Из нас хотят сделать четко отграниченные друг от друга «Я», легко классифицируемые и описываемые по целому ряду характеристик, одним словом — контролируемые. Тогда как мы — создания среди созданий, уникальности среди себе подобных, живая плоть от плоти этого мира. Вопреки тому, что нам твердят с самого детства, быть умным не означает способность приспосабливаться, а если это и ум, то ум рабский. Наша неприспособленность, наша усталость — проблемы только для тех, кто желает нас поработить. На самом же деле, эти чувства отмечают некую отправную точку, точку сопряжения, из которой вырастут невиданные прежде формы солидарности. Они открывают взору пейзаж удручающей разрухи, который, однако, гораздо более способен объединить нас друг с другом, чем все фантасмагории, лелеемые этим обществом.
Мы не в депрессии, мы объявляем забастовку. Для тех, кто отказывается быть винтиком, «депрессия» — это не состояние, а переход, прощальный взмах рукой, шаг в сторону, к политическому разрыву. С этого момента единственно возможный путь к примирению с прежним положением лежит через лекарства или полицейскую дубинку.
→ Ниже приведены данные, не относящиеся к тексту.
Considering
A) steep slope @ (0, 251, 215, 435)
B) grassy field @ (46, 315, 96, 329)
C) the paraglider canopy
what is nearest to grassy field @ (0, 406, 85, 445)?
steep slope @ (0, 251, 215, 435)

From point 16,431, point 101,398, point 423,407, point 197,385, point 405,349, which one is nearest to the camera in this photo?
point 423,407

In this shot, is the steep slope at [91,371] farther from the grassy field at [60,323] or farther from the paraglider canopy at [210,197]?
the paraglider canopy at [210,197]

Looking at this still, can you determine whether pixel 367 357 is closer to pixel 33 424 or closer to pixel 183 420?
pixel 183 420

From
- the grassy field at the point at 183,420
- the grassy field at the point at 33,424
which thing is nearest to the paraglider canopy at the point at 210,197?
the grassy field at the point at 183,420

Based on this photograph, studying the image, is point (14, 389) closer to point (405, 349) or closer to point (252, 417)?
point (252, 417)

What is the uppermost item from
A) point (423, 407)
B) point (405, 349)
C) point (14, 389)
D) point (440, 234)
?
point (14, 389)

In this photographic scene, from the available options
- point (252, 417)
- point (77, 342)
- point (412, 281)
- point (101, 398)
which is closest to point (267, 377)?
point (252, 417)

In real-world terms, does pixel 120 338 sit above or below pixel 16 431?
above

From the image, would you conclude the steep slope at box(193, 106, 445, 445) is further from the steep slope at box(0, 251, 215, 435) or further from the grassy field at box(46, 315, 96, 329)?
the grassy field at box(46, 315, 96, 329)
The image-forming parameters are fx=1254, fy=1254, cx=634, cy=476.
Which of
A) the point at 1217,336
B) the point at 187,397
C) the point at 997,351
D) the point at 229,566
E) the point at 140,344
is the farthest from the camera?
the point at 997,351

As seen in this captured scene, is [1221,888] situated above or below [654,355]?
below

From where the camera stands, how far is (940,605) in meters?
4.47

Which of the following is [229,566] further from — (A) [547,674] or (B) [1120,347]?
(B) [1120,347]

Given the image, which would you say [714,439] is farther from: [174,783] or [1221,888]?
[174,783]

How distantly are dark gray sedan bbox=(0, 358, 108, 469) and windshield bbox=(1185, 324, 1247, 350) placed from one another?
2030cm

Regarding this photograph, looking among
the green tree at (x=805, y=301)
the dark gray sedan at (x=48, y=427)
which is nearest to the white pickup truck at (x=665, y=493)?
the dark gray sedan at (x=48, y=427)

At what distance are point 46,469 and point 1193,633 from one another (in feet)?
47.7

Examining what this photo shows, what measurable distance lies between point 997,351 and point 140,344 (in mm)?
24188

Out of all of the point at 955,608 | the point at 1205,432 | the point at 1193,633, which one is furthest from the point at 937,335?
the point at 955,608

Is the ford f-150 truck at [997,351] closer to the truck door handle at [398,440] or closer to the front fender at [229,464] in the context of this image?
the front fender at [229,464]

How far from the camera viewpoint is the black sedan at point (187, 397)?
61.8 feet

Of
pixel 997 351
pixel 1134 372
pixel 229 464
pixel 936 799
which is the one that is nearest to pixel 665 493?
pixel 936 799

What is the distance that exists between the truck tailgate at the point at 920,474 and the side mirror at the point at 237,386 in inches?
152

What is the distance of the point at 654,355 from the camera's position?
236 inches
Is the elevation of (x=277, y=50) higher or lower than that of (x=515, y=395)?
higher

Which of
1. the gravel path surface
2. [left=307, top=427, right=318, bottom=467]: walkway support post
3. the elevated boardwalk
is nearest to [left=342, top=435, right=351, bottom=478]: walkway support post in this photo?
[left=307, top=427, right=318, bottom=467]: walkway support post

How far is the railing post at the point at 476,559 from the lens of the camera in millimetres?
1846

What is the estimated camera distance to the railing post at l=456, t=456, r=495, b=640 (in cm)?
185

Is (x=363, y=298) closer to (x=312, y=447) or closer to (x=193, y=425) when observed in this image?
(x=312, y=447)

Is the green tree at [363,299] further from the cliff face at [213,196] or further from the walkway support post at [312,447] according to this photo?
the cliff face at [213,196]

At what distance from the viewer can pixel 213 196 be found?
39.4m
Именно поэтому общество не стесняется прописывать своим слишком активным детям риталин, там и сям расставляет сети медикаментозной зависимости и заявляет о том, что «сбои в поведении» можно выявлять с возраста трех лет.[11] Ибо гипотеза «Я» трещит по всем швам.
10
С середины 1990-х годов установлено, что Франция потребляет в 2–4 раза больше анксиолитиков, антидепрессантов и транквилизаторов, чем любая другая европейская страна. С тех пор этот факт периодически становится поводом для обеспокоенных дебатов во французских масс-медиа.
11
С 2006 года французские правые (UMP — Union pour majorite presidentielle, Союз президентского большинства) периодически заявляют о необходимости выявлять «сбои в поведении» на ранней стадии, например, у детей с трех лет. Для этого, по их мнению, следует развить целую программу на уровне детских садов, в которую нужно привлечь психологов, воспитателей и социальных работников. Эти «рационализаторские» предложения выдвигаются в рамках кампании по борьбе с растущей подростковой преступностью.